When the day comes that Tangerine has its IPO, give it some time and refer to their stock indicators before investing into its stock. The stock’s value may decline, but given that it’s a digital bank, it should fare better than other IPOs that fared worse in the recent past, like some tech stocks.  

Apart from checking the stock indicators, here are some important things to consider before investing in a bank stock, whether it’s Scotiabank, Tangerine (if it goes public), or any other bank:  

  1. Have reasonable expectations. Don’t make the mistake of thinking that you can make your client wealthy overnight or within a short period of time. Don’t give investors unrealistic expectations either; that will only set them up for disappointment. Accept that building wealth takes time.  
  2. Think of what you can gain but be mindful of the risks. Remember: the higher the potential returns on your investment, the higher the risk of loss. 
  3. Understand what you are investing in. Never blindly invest your client’s money in companies, funds, or other investments you know nothing about. While you don’t need to be an expert about what you invest in, at least understand how they earn and how they can potentially lose. It also helps to know if the investment has any trailing commissions, management fees and expenses. Also, don’t forget the legal stuff, like income taxes and the necessary paperwork.   
  4. Always diversify your investments. The old saying “never put all your eggs in one basket” applies to stocks and investing in general. Don’t invest exclusively in bank stocks; mix it up with different types.  A diversified portfolio with a variety of stocks and asset classes can better cushion the blow of other losing stocks. 
  5. Past performance is never an indication of future performance. Be mindful that markets fluctuate frequently, and past performance is no guarantee the markets will stay that way. For instance, bank stocks may be performing well today, but that is no guarantee they will still do well tomorrow.

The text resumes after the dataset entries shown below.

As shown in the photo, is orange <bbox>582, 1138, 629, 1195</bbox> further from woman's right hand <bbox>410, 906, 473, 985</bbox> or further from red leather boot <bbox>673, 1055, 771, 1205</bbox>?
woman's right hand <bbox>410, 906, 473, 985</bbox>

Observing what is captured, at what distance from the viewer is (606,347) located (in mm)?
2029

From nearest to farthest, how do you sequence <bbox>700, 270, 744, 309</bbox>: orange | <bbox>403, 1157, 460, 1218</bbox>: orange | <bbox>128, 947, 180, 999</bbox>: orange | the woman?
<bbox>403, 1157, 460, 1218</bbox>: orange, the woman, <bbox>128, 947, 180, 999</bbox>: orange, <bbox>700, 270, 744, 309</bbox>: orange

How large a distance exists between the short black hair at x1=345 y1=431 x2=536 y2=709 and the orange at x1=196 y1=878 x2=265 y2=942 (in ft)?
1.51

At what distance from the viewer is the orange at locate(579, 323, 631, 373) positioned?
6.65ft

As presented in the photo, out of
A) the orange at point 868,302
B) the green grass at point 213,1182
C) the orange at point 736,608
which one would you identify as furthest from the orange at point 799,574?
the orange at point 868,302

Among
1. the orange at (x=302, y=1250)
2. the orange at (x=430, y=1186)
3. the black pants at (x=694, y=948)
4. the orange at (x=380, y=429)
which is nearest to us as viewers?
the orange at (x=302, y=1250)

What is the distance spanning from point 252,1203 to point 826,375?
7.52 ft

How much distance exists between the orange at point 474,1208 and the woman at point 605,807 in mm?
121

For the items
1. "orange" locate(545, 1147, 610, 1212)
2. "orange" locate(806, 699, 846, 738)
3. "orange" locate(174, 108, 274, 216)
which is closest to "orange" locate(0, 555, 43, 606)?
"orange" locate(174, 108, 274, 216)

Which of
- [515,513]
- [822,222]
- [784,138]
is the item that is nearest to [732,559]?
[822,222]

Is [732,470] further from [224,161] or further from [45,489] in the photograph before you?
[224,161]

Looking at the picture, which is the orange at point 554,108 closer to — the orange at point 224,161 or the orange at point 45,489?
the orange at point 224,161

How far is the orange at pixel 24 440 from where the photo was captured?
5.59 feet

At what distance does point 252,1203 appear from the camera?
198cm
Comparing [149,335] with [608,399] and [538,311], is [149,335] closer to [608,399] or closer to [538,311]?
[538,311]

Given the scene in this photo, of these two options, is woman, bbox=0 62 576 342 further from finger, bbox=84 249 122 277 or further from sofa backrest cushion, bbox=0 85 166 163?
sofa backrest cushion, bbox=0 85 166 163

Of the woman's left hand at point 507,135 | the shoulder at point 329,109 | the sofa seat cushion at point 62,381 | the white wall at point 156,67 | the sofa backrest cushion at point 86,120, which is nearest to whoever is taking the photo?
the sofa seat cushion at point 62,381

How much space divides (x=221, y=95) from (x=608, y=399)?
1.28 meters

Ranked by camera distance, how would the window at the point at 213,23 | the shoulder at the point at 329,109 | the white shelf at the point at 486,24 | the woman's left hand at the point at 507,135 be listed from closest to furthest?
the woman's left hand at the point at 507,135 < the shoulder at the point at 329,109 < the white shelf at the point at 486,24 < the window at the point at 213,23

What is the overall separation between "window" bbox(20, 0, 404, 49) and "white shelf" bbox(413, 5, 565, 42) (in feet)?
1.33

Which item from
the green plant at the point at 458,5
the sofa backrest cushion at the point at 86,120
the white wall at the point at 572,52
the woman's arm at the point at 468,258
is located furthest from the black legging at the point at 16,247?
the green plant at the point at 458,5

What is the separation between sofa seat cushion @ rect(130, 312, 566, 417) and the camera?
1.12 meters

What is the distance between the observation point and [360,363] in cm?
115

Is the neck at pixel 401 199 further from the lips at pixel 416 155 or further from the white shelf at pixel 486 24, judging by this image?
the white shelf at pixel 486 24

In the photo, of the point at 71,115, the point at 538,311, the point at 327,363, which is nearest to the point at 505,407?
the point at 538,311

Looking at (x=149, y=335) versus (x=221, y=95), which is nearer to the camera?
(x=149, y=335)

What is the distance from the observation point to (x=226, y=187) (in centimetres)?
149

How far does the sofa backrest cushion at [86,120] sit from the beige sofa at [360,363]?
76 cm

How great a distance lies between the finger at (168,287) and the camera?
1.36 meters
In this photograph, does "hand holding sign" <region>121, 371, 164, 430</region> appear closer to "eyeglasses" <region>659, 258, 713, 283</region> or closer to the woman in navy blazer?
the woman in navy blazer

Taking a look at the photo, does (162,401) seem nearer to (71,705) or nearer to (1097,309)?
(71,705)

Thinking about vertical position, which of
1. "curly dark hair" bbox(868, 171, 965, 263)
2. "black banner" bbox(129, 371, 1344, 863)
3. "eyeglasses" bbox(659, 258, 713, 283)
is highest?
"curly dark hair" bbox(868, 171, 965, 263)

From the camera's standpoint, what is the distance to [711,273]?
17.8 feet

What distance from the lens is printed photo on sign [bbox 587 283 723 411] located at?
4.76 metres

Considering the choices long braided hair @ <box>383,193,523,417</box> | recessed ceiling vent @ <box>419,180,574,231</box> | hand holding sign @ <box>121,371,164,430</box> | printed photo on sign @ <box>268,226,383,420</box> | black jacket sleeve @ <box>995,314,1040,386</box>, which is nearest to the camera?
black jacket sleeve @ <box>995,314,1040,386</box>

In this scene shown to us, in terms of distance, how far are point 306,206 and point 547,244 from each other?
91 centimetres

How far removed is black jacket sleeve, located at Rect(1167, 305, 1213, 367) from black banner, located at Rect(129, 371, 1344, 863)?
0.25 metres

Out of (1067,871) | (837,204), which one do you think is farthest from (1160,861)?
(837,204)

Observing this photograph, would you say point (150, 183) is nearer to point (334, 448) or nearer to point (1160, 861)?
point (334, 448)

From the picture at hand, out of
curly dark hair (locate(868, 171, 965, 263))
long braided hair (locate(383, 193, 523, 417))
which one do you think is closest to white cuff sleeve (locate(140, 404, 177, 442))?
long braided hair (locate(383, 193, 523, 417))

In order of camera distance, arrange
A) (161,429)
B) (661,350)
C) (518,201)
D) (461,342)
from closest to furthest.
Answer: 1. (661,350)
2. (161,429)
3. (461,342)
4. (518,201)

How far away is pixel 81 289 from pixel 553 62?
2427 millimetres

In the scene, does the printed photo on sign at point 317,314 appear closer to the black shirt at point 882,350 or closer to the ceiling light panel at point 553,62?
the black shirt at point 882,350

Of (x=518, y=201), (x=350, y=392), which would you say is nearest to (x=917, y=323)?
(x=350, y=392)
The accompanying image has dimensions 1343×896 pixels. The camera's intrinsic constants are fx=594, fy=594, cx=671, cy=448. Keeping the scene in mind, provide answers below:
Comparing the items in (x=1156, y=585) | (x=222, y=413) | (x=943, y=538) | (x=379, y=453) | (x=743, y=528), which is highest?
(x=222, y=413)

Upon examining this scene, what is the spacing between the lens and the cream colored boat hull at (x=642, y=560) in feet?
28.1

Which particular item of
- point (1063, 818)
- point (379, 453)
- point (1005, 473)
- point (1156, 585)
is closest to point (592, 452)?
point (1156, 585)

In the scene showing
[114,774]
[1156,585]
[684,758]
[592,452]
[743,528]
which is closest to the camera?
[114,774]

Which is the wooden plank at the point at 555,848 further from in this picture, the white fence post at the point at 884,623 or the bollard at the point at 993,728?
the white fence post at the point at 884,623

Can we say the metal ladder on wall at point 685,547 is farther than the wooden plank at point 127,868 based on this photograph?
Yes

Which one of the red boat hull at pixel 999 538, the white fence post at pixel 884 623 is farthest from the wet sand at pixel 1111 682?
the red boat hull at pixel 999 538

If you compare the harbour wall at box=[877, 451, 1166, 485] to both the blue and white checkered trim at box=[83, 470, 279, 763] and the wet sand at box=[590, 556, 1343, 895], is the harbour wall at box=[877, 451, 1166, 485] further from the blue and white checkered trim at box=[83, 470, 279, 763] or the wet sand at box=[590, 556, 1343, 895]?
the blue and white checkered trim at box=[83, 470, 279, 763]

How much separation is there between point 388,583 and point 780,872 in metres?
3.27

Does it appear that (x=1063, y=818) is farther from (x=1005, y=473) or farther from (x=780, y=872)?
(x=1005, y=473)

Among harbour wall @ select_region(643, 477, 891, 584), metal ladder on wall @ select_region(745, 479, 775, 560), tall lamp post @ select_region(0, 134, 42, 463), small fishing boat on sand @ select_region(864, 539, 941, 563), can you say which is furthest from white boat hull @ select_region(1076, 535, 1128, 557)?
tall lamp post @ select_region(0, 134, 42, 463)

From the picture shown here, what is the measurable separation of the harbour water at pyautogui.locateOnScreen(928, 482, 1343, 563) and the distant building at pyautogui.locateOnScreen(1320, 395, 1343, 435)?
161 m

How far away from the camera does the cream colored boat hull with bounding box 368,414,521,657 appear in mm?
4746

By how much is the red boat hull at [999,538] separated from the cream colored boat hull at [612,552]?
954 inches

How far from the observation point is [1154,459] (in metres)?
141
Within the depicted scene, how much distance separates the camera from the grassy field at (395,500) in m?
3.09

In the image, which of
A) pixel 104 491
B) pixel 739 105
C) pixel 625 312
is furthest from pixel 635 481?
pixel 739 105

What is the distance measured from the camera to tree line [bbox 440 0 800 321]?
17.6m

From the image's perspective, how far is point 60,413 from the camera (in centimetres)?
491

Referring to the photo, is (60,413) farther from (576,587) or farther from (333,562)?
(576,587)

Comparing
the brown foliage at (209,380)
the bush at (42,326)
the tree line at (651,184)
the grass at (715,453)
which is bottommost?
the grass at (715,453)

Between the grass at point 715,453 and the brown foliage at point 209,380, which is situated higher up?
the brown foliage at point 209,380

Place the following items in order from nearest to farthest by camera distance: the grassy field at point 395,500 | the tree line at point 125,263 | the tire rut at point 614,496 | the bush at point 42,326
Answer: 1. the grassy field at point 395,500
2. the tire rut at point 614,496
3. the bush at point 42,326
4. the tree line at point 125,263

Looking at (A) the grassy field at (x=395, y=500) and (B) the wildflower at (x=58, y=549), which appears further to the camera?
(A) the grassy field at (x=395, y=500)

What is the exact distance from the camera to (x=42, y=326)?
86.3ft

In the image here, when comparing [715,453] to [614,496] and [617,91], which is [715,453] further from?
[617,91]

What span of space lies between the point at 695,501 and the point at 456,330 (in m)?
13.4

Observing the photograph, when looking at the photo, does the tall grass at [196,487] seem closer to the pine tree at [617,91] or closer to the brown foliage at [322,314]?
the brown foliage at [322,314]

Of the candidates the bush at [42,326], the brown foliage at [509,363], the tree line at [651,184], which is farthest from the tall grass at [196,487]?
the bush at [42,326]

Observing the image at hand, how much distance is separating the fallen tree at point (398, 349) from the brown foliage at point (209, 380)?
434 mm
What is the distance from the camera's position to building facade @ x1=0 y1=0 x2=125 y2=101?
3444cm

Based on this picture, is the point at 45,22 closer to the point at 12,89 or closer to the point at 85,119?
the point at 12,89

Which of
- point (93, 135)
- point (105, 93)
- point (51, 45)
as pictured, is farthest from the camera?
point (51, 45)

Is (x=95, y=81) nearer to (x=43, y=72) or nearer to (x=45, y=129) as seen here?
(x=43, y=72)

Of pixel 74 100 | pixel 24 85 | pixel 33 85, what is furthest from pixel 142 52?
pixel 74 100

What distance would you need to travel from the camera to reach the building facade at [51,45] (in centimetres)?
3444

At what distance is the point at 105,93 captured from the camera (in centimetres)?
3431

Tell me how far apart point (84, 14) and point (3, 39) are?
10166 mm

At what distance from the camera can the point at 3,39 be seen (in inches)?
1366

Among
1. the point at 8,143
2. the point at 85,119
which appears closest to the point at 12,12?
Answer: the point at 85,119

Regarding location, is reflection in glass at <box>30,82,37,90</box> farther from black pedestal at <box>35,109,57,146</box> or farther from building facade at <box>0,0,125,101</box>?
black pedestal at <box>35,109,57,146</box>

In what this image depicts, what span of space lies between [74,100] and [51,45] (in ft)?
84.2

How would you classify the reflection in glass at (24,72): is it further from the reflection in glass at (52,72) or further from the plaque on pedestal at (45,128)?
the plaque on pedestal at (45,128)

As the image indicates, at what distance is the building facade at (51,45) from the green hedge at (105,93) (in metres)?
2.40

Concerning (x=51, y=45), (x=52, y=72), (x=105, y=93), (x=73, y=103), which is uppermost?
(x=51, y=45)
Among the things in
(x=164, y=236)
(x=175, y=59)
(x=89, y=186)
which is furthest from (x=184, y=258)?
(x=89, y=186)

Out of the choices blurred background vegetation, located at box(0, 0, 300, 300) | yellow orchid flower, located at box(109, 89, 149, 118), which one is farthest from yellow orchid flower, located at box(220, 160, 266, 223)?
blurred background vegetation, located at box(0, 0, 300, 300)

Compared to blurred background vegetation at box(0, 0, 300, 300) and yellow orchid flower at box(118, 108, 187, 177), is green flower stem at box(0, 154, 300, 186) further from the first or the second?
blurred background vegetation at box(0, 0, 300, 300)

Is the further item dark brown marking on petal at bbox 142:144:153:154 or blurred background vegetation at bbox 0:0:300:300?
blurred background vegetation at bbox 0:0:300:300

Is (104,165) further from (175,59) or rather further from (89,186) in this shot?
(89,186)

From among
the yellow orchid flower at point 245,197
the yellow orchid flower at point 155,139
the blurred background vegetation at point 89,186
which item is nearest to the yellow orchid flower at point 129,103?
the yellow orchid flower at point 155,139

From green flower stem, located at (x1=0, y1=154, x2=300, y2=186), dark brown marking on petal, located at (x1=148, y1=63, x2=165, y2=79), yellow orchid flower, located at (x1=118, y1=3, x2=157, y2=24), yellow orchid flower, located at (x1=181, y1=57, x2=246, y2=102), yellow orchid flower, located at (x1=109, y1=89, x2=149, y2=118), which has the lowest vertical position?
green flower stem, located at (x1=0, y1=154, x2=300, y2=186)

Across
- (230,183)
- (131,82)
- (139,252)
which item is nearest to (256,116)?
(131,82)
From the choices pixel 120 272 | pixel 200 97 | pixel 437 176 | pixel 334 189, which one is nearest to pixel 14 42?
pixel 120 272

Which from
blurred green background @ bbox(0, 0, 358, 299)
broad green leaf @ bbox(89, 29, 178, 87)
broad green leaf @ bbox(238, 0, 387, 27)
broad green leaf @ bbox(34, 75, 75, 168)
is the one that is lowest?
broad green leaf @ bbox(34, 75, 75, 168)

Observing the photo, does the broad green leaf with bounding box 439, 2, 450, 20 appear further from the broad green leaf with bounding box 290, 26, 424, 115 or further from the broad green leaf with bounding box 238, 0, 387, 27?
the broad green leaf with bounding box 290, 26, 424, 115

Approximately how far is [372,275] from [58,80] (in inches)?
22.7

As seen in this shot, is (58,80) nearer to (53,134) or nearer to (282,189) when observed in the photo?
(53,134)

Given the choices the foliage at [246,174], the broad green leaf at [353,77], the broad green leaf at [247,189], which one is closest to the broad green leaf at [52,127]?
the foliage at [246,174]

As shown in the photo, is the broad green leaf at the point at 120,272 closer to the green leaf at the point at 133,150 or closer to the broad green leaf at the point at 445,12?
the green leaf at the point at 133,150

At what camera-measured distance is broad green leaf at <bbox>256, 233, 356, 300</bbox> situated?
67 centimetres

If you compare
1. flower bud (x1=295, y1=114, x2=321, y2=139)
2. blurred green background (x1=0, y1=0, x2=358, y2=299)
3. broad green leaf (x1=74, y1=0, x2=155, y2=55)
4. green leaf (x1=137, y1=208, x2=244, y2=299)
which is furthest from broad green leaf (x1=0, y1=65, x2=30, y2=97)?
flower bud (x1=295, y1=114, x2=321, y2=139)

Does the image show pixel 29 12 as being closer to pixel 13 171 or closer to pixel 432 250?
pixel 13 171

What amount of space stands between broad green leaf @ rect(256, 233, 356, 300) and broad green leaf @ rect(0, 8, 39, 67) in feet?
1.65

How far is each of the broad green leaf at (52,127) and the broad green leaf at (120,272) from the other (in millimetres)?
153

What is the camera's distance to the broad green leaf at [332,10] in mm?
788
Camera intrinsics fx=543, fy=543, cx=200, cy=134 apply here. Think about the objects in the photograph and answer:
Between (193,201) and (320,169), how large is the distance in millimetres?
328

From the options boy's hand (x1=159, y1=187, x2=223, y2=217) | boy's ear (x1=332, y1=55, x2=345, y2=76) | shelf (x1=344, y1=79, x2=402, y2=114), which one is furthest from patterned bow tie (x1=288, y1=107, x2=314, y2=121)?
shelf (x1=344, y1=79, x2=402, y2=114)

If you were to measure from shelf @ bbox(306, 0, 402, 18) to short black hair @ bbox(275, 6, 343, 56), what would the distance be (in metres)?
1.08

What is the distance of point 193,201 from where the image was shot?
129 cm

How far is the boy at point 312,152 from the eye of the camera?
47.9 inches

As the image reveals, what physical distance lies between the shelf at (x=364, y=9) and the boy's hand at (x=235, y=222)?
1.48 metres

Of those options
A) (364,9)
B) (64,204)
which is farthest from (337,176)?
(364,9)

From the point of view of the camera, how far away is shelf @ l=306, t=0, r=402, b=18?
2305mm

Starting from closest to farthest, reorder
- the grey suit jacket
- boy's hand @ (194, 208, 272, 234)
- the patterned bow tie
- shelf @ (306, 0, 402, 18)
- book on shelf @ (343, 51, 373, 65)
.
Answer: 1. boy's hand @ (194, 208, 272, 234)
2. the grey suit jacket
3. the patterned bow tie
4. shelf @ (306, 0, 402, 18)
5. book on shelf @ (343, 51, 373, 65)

Conversely, if they are performing badly today, there is no guarantee either that they will still perform badly tomorrow. 

Whether Tangerine bank issues an IPO or if such a bank will be allowed to have an IPO in the future is anyone’s guess. Pragmatic investors shouldn’t wait for their stocks, not when they still have their pick of thousands of different stocks. Apart from the stocks of the Big Five banks of Canada, investors can also choose from the best Blue-chip stocks in Canada and hold them as long-term investments.  

If Tangerine ever has an IPO, would you consider investing in its shares? Don’t forget, you can also take a look at other bank stocks for your portfolio.